Maeve Kelly, compliance manager with Cantor Fitzgerald, said the over-riding aim of the new rules set is around transparency. "MiFiD I came in back in 2007 so it's there ten years - what MiFiD II is trying to do is build on what's already in place," she said. "It's seeking to increase market transparency, enhance consumer protection and ultimately ensure that the consumer is treated fairly."

What that means in practise is that the client is clearer on what is being done, while regulators have a clearer picture of what companies are doing on their behalf. One of the main ways in which this will become apparent to consumers is in the way a company displays its pricing from now on. "It's very clear on what a consumer is paying for an investment product now," Maeve Kelly said. "Everything is aggregated into one figure so it's clear from them and they can see how that is going to affect the overall performance of their investment."

What may be less apparent to consumers - but no less important - is the extra work that is now required to ensure that brokers and traders are doing the best they can on their behalf. This includes an enhanced obligation to ensure a product is the right fit for an individual customer - which will take things like their age and income into account. 

Firms will also have to ensure 'best execution' - which means that their staff are making decisions in the best interests of their clients.

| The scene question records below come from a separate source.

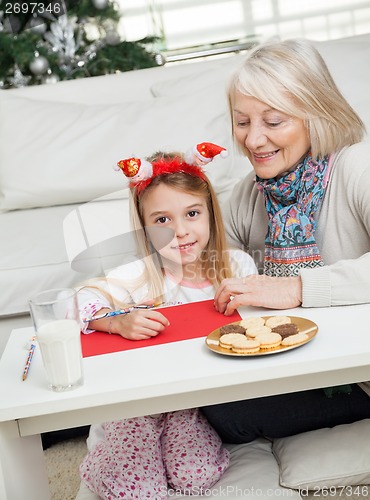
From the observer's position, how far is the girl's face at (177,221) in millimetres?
1451

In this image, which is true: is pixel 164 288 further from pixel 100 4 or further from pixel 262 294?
pixel 100 4

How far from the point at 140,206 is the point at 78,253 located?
31 centimetres

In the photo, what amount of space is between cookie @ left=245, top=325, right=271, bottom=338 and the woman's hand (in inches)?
4.5

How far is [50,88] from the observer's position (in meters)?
2.54

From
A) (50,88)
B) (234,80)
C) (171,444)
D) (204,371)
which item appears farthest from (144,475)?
(50,88)

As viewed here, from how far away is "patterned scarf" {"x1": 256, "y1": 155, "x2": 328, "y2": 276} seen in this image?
1480 mm

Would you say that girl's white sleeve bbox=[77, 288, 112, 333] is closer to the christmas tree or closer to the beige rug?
the beige rug

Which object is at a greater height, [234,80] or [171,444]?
[234,80]

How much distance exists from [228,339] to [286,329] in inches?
3.5

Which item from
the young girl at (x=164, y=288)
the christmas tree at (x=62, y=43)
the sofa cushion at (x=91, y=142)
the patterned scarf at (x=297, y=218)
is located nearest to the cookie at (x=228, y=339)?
the young girl at (x=164, y=288)

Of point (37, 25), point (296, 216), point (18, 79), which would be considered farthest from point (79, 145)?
point (37, 25)

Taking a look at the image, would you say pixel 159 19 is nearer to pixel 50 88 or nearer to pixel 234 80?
pixel 50 88

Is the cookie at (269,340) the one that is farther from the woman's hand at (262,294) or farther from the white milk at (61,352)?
the white milk at (61,352)

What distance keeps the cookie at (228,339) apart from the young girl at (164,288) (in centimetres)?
26
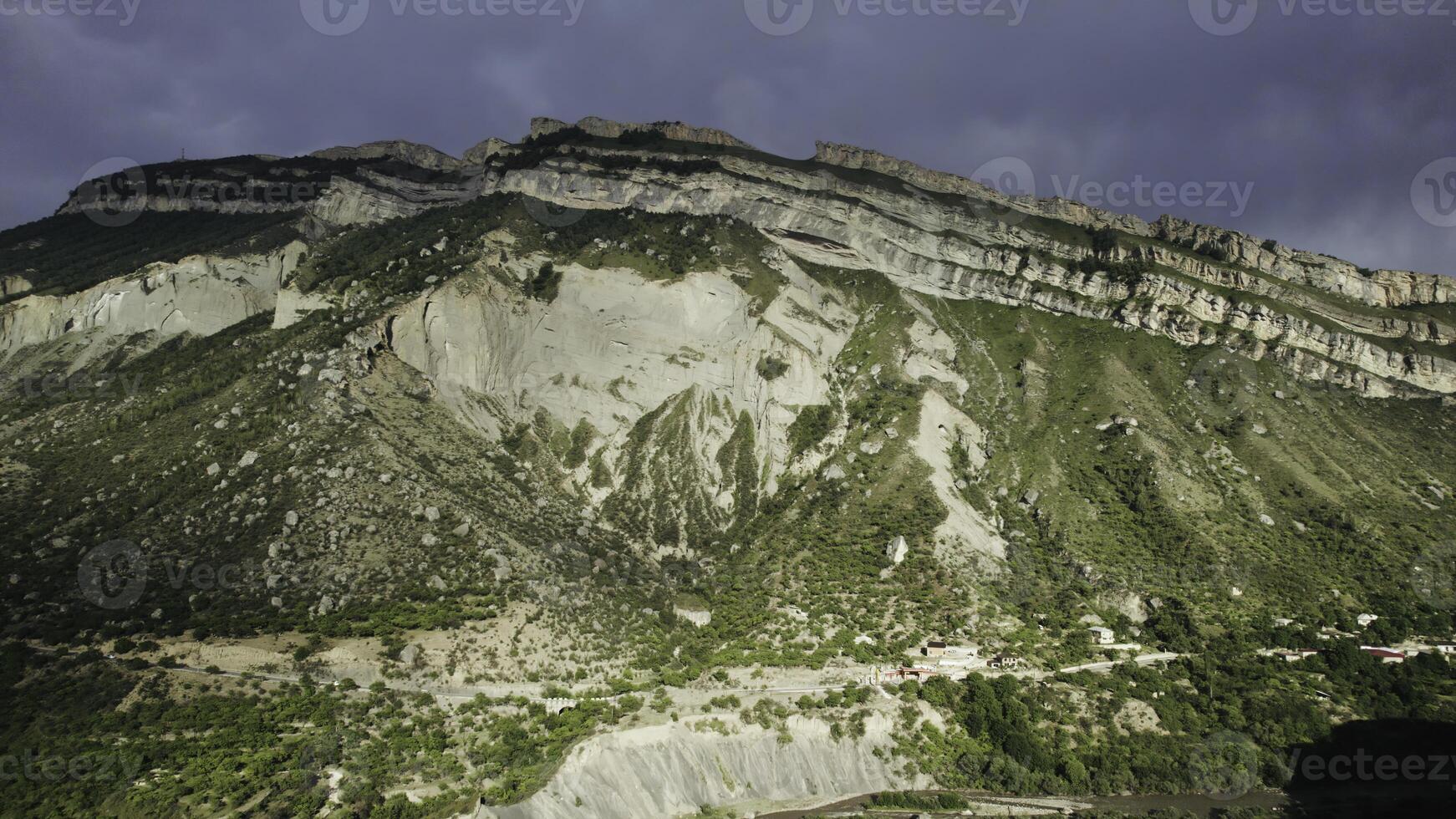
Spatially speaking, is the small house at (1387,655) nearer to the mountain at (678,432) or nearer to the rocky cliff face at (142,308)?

Ms Kelly said there was already a need for these kinds of practices - but MiFiD II pushes firms to show this more clearly than before. "We're all doing that anyway - it was there under MiFiD I - but again, there's more obligations on the firm to produce evidence of that," Ms Kelly said. "So much so, each and every time that an investment firm provides a retail client with investment advice they now need to issue a report to the client outlining what that advice contains and why they believe it's suitable for the client."

After years of notice and planning these new rules came into effect yesterday, and according to Ms Kelly they were adopted with relative ease. "A huge amount of preparation has gone into this in the last 12 to 18 months," she said. "Cantor Fitzgerald is part of a global group and we were able to work with our offices in London and we were able to work with them which helped us a lot."